Archive for Lady Gaga

Fashion Beasts

Posted in Fashion, FILM, MUSIC with tags , , , , , , , , , , , , , , on November 26, 2021 by dcairns

Just back from HOUSE OF GUCCI. Unexpectedly packed, even on a weekday afternoon, which presumably implies it’s a hit. Couldn’t even get two seats together, but after the BBFC certificate appeared there was still one vacant seat next to Fiona so I got into it.

It’s not bad. My trouble was we’ve started watching Succession, finally, and the writing in that is so much better, the Ridley Scott movie pales a bit, even though it’s much better looking. But not THAT good-looking. Very plush, very desaturated and metallic, very dark. But not a lot of exciting filmmaking on display. It moves quite slowly. The actors all seem to be in separate worlds. They’re all giving very good performances within those worlds, but because they don’t connect, the film never gathers energy.

Lady Gaga is the most compelling; Jared Leto, disguised as Inspector Clouseau’s lounge lizard disguise from RETURN OF THE PINK PANTHER, brings the entertainment. And, next to him, Pacino seems to be underplaying, so that’s sort of a bonus.

There are some very funny lines, but most of them seem to be predicated on the idea that Leto’s character doesn’t speak good Italian (which the film is translating for us, using movie magic — it’s one of those films where everyone SHOULD be speaking a different language, so they settle for pretending to have accents). It’s true, some people don’t speak their own language well, but would Paolo really have said, in his own native tongue, “If you coulda smell between my groins, you woulda unnerstan'”? It feels like, if you can write funny stuff like that (I laughed), you could, with a little more care, write lines that the character in question might say.

“Ridley Scott must really love Donna Summer,” whispered Fiona, “because he uses her A LOT.” It’s kind of hard to imagine Sir Rid on the dance floor, and I sort of wonder if he uses her a lot because it’s easy shorthand for the seventies. Most of the songs in this are very easy choices, though I respect them for using Bowie’s Ashes to Ashes rather than the same album’s Fashion. So we know it’s not a Robert Zemeckis movie, no way could he have resisted that.
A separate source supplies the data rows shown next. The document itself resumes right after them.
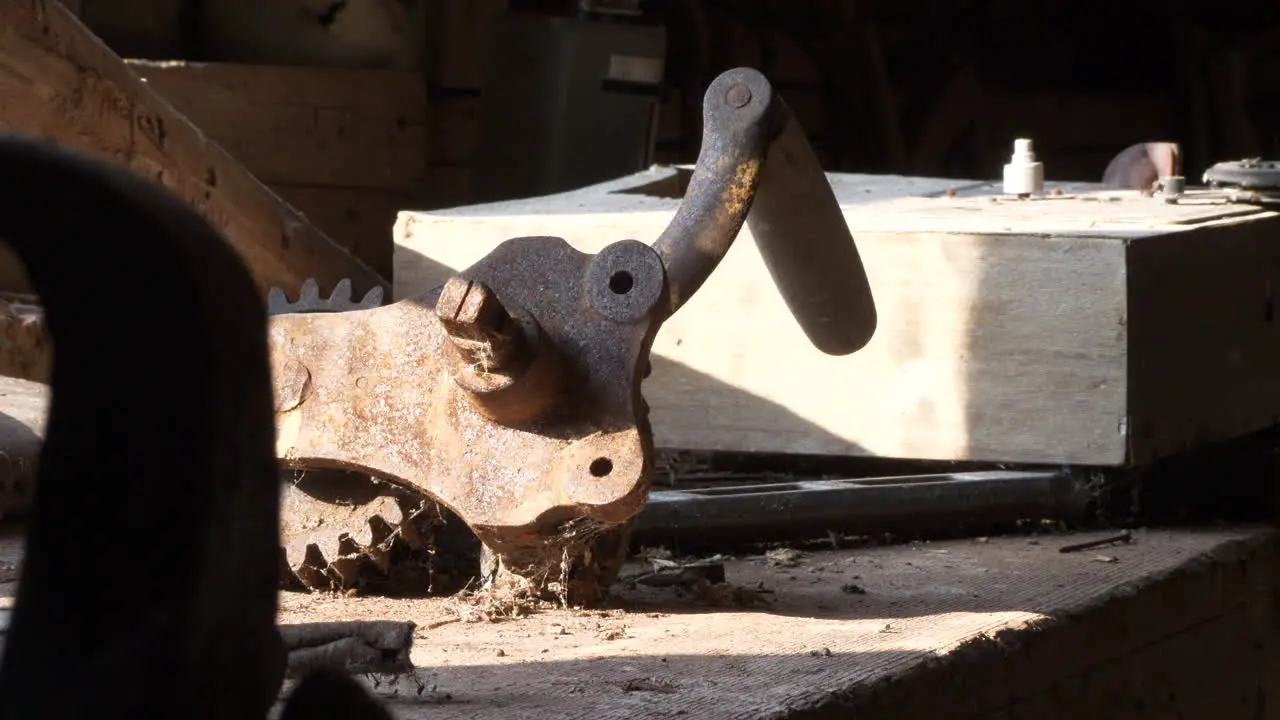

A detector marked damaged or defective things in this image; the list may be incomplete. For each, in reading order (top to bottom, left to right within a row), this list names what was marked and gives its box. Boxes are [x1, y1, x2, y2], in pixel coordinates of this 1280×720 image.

rusty cast iron body [0, 134, 386, 717]
rusty metal tool [0, 135, 389, 717]
rusty metal tool [264, 67, 875, 602]
rusty surface [264, 68, 875, 604]
rusty cast iron body [270, 67, 880, 594]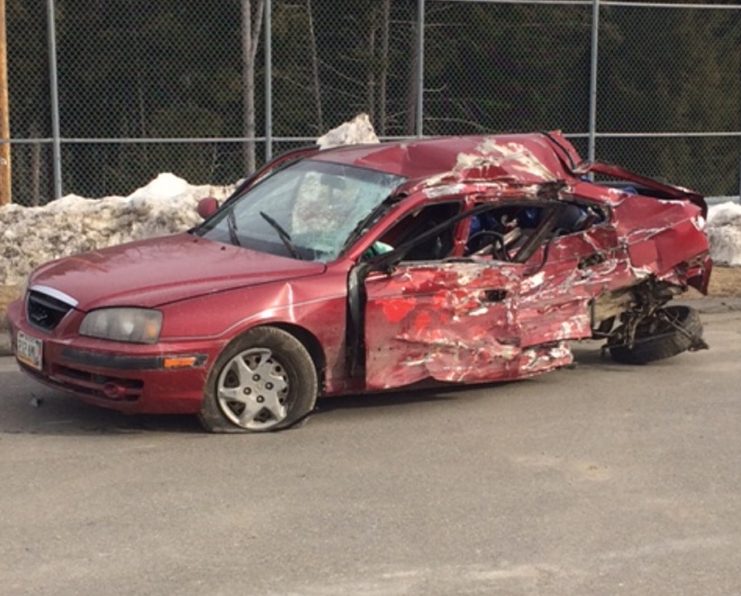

Not a Tom Ford movie either, a movie with Tom Ford in it as a character — and they’re pretty careful how they handle him, which is fair enough. The film only mocks the dead or criminally convicted, which is pretty much everyone else. It’s most of the population of most of Scott’s films, in fact, which, taken as an oeuvre, are surprisingly bleak, negative and hopeless. Surprising since he’s such a commercial presence. But maybe the idea that what we want is optimistic stories of triumph has always been wrong.

Consider the animated ident of Scott Free Productions. A raincoated man flaps about in what sounds like a darkened lavatory, then turns into a bird and freezes, having run out of animation and becomes a lifeless logo at exactly the point of taking flight, the words “Scott Free” appearing beneath him as a kind of cruel jibe.

Consider BLADE RUNNER, where an assassin less human than the androids he’s hunting gets rained on for two hours, then flies off with the nonhuman girl at the end into footage originally shot for THE SHINING, implying they’re going to land their hovercar at a haunted hotel… until Ridley recut it to turn the hero into a literal android.

Consider THE COUNSELLOR, which might be Scott’s ultimate statement. I didn’t like that film at all but it did seem very Ridley. A summation of sorts. Characters don’t need to have credible motivations (consider the guy making kissy faces at the hideous snake alien in PROMETHEUS which is obviously about to eat his face) so long as their improbable decisions lead to their total destruction and that of everyone they love.

The Guccis, in other words, were made to order for the Ridley Scott Cinematic Universe.